BRIEF: Return the line containing "Cartier-Style Gold Screw" together with every later line up to the end of the records, exactly and with no pictures; return nothing else.

PROVIDED INFORMATION:

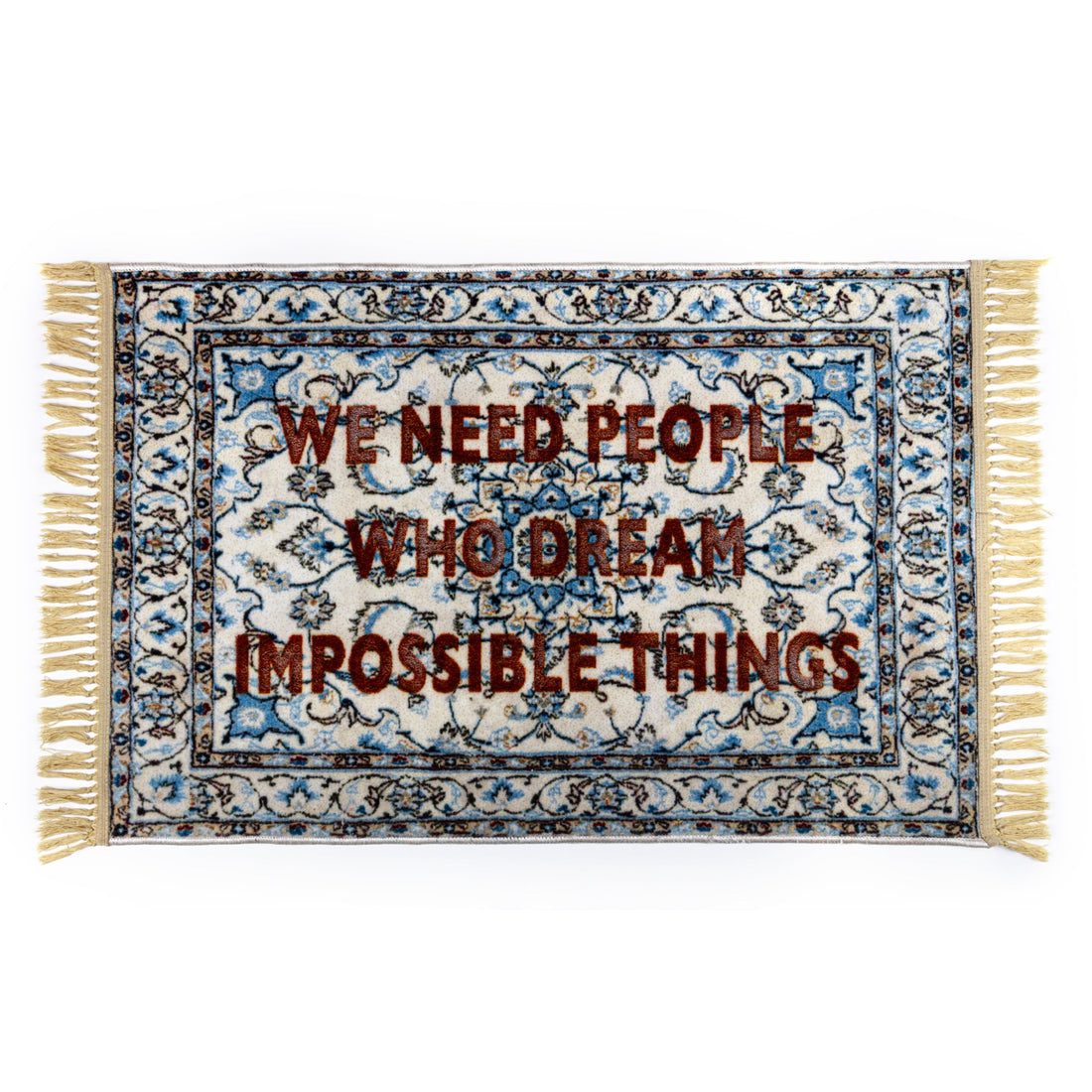 Designerteppich von Seletti mit inspirierendem Schriftzug in Blau und Beige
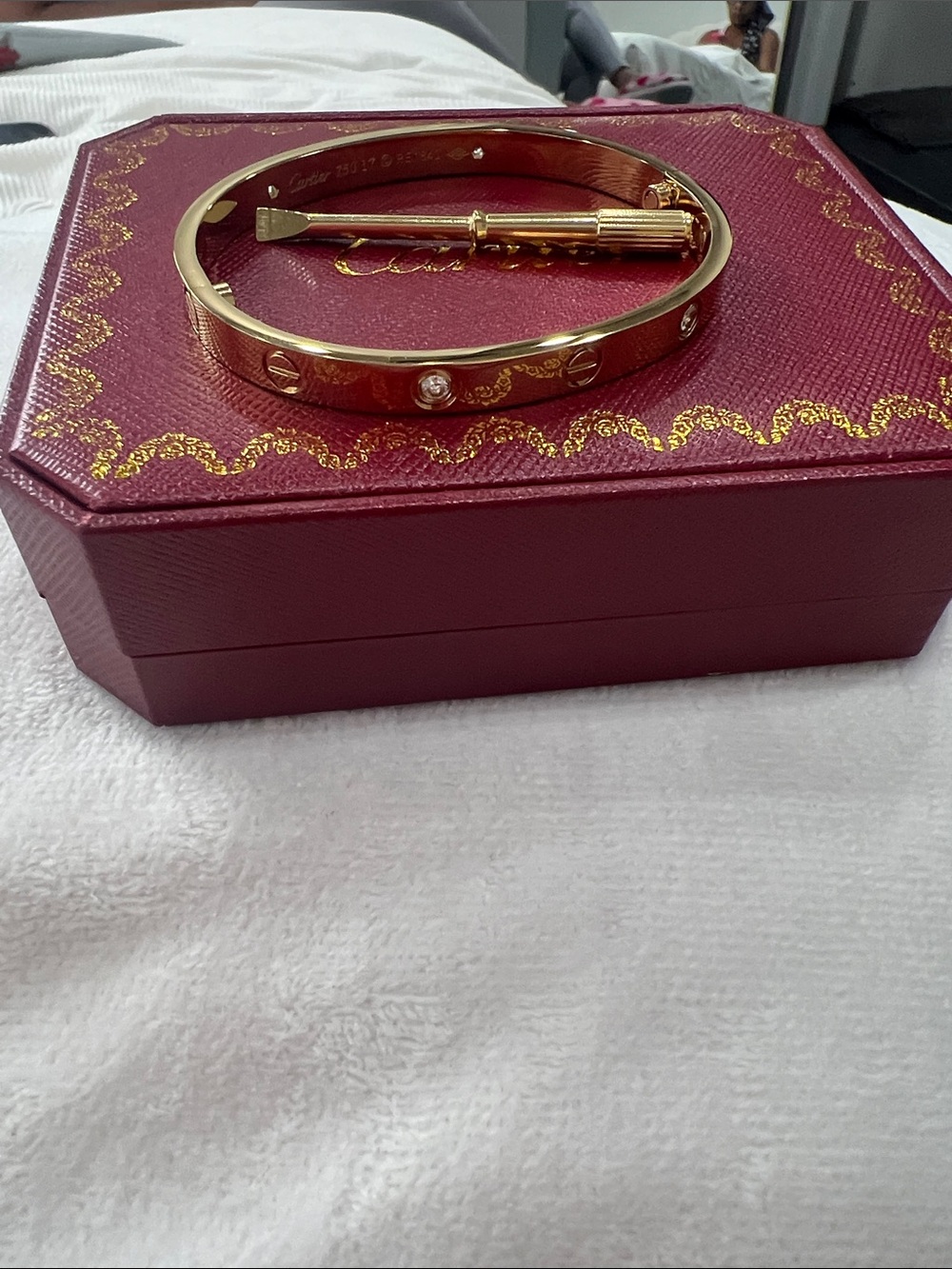 Cartier-Style Gold Screw Motif Bangle with Diamonds
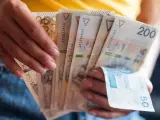 Dłonie trzymają plik banknotów 200 zł i 50 zł. Jak egzekwować obowiązek naprawienia szkody, gdy sprawca nie chce zapłacić?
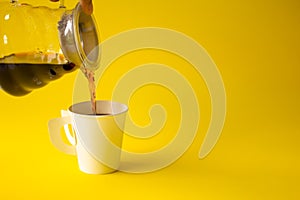 Hand pouring liquid coffee put in the cup on a yellow paper background. Copy space for your text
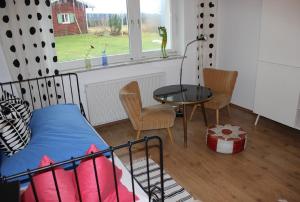 a bedroom with a bed and a table and a window at Ferienhaus Schwärzer in Bischofsgrün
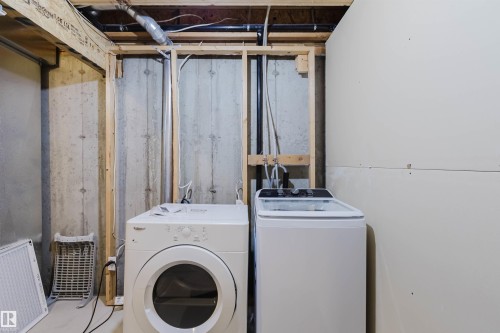 Utility area featuring exposed concrete walls and overhead piping - 38 1780 Glastonbury Boulevard, Edmonton, AB 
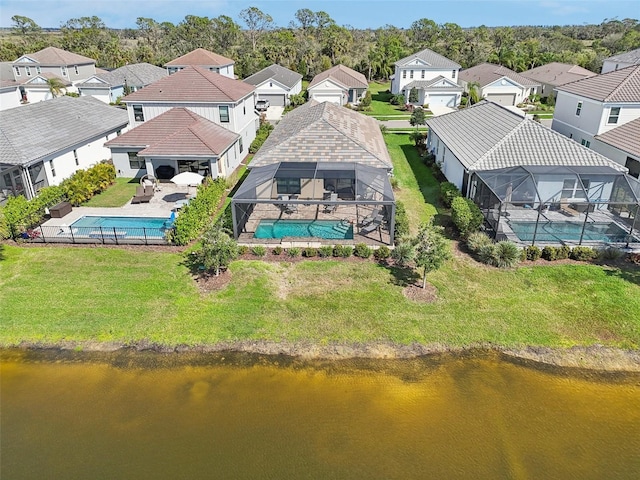 aerial view of residential area featuring a pool area and a nearby body of water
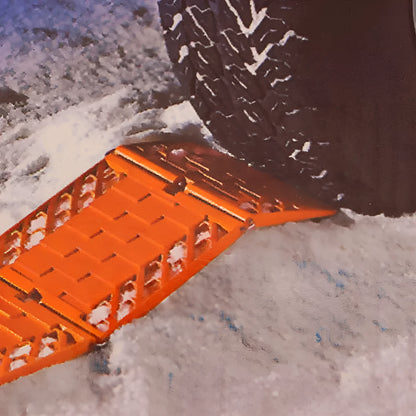 Pair of orange folding anti-slip car rescue boards for snow and mud recovery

EXERCISE RESPONSE:
 Cartier-Style Gold Screw Motif Bangle with Diamonds
 Dłonie trzymają plik banknotów 200 zł i 50 zł. Jak egzekwować obowiązek naprawienia szkody, gdy sprawca nie chce zapłacić?
 Hand pouring liquid coffee put in the cup on a yellow paper background. Copy space for your text
 a bedroom with a bed and a table and a window at Ferienhaus Schwärzer in Bischofsgrün
 Utility area featuring exposed concrete walls and overhead piping - 38 1780 Glastonbury Boulevard, Edmonton, AB 
 aerial view of residential area featuring a pool area and a nearby body of water
 Pair of orange folding anti-slip car rescue boards for snow and mud recovery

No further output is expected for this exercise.